6 releases
| new 0.2.0 | Dec 12, 2025 |
|---|---|
| 0.1.4 | Dec 1, 2025 |
| 0.1.3 | Nov 23, 2025 |
#1586 in Database interfaces
225KB
3K
SLoC
rigatoni-stores
State store implementations for Rigatoni ETL framework - persist resume tokens for fault tolerance.
Overview
State store implementations for persisting MongoDB change stream resume tokens, enabling fault-tolerant ETL pipelines with exactly-once or at-least-once semantics.
Supported Stores
Memory Store (Available)
- Fast - In-memory HashMap for development/testing
- Thread-safe - Uses
Arc<RwLock<HashMap>> - No persistence - Data lost on restart
File Store (Available)
- Persistent - JSON files on disk
- Human-readable - Easy to inspect and debug
- One file per collection - Organized storage
Redis Store (Available)
- Distributed - Share state across multiple pipeline instances
- Distributed Locking - Redis-based locking for horizontal scaling without duplicates
- Connection pooling - Efficient connection management with deadpool
- Production-ready - For multi-instance deployments
- TTL support - Optional token expiration
- Retry logic - Automatic retries with exponential backoff
Installation
[dependencies]
rigatoni-stores = { version = "0.2.0", features = ["memory", "file", "redis-store"] }
Available Features
memory- In-memory store (enabled by default)file- File-based store (enabled by default)redis-store- Redis store with connection pooling and retry logicall-stores- All store implementations
Quick Start
Memory Store (Development/Testing)
use rigatoni_stores::memory::MemoryStore;
#[tokio::main]
async fn main() -> Result<(), Box<dyn std::error::Error>> {
let store = MemoryStore::new();
// Use with Rigatoni pipeline
// let pipeline = Pipeline::with_store(config, destination, store).await?;
Ok(())
}
File Store (Persistent)
use rigatoni_stores::file::FileStore;
#[tokio::main]
async fn main() -> Result<(), Box<dyn std::error::Error>> {
// Stores resume tokens in ./state/ directory
let store = FileStore::new("./state").await?;
// Use with Rigatoni pipeline
// let pipeline = Pipeline::with_store(config, destination, store).await?;
Ok(())
}
Redis Store (Distributed)
use rigatoni_stores::redis::{RedisStore, RedisConfig};
use std::time::Duration;
#[tokio::main]
async fn main() -> Result<(), Box<dyn std::error::Error>> {
// Configure Redis with connection pooling and TTL
let config = RedisConfig::builder()
.url("redis://localhost:6379")
.pool_size(10)
.ttl(Duration::from_secs(7 * 24 * 60 * 60)) // 7 days
.max_retries(3)
.build()?;
let store = RedisStore::new(config).await?;
// Use with Rigatoni pipeline for distributed state
// let pipeline = Pipeline::with_store(config, destination, store).await?;
Ok(())
}
Redis Configuration Options
url- Redis connection URL (supportsredis://andrediss://schemes)pool_size- Connection pool size (default: 10)ttl- Optional expiration time for resume tokens (recommended: 7-30 days)max_retries- Maximum retry attempts for transient errors (default: 3)connection_timeout- Connection timeout duration (default: 5 seconds)
Note: Redis Cluster mode is not currently implemented.

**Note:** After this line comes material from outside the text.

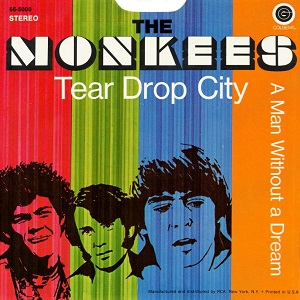 Tear Drop City 1969 single by The Monkees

Use Redis Sentinel for high availability.
State Store Trait
All stores implement the StateStore trait from rigatoni-core:
use rigatoni_core::store::StateStore;
#[async_trait]
pub trait StateStore: Send + Sync {
/// Save a resume token for a collection
async fn save_resume_token(&self, collection: &str, token: Document)
-> Result<(), StateError>;
/// Load a resume token for a collection
async fn load_resume_token(&self, collection: &str)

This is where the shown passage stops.